6. What made you decide to start coaching? How long have you been coaching?

To be very honest, I didn’t know much about coaching. I had the mentality that if you’re a runner, you can just turn around and coach people. I didn’t realize how much planning, thinking, and studying it takes to really be a high-quality coach or to give high-quality athletes what they need. Initially, I told myself, “I need an excuse to go outside after work each day because my bosses would have these boring meetings at the end of the day.” So I thought, “Maybe if I coach, I can go out and play.” Then, I got there and I realized the hard work it was, and I was kind of inspired by the fact that it wasn’t like glorified babysitting, but that it was actually a really serious kind of intellectual challenge. The first year, the team had a girl who ended up winning the New York State Championships at the 800-meter run, so I had to get better at coaching fast. I started coaching some athletes in Florida in 2003.

7. What’s your favorite thing about running?
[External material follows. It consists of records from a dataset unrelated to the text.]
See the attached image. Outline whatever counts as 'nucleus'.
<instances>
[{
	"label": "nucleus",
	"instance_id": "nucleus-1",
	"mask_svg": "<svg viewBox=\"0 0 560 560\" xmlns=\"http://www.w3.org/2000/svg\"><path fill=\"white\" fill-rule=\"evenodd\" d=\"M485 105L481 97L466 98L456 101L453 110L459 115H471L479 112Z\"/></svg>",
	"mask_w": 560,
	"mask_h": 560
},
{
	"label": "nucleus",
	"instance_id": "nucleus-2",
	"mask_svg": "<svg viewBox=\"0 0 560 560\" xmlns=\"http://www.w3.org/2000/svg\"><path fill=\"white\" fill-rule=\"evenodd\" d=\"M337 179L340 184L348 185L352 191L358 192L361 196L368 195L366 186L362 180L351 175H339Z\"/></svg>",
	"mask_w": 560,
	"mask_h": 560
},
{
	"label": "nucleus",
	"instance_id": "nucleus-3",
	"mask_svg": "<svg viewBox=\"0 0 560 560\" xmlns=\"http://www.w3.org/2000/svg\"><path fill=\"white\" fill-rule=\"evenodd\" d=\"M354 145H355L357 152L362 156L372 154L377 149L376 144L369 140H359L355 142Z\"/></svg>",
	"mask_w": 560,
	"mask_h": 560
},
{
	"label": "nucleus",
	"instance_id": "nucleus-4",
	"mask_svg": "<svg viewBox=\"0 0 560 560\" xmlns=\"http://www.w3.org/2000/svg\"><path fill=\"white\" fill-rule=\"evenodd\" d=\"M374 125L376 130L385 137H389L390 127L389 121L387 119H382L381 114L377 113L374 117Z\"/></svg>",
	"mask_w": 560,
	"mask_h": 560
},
My favorite thing about running is the people who have changed my life for the good or shared this crazy world with me.

8. Do you have any specific running goals that you’re looking to achieve?

I think that my goal is to run on trails as much as possible and to get off roads, which I know is tricky right now. I just want to be able to be a very old lady who’s able to run, and I’m trying to preserve my knees. Right now, it’s more about the feeling than the time. There have been times where I remember having an index card above my bed that said “57.6 for the 400” because it was the school record, and I really wanted to hit it. As a result, I haven’t been super time-oriented lately. I just don’t want to feel achy, and during this very odd time, even when we’re healthy, I think a lot of us are feeling very sluggish because our days are so strange and there are some stressors that we might not even be aware of that are taxing on us. I’ve just been trying to feel really good; that’s been my big goal—even if it means running very slowly.

9. What is your advice to somebody who wants to start running?

If you want to start running, just try to have a super open mind. There are pictures in magazines of all these ideas of what running is supposed to look or be like or the size runners are supposed to be; you can disrupt all of that hogwash. I know girls who are barely five feet who are incredible hurdlers, and I know folks who don’t have the gait of a gazelle but could kick my butt even when I’m training as hard as possible. I think you have to be patient with your body and just try to start somewhere—even if it’s just running for five minutes and increasing it a little bit each week. Just open up your mind to the fact that it could be really anything—that it doesn’t have to be a marathon, that it doesn’t have to be on a track team, that it’s a sport that’s open for all. We don’t make cuts. At least I don’t.

Drink of Choice: Watermelon with mint, lemon, and coconut water poured over ice

Favorite food: Nachos

Motto to live by: Just float

Fun fact: I once had to go to flying school to learn how to fly because I had to be the wicked witch in a play.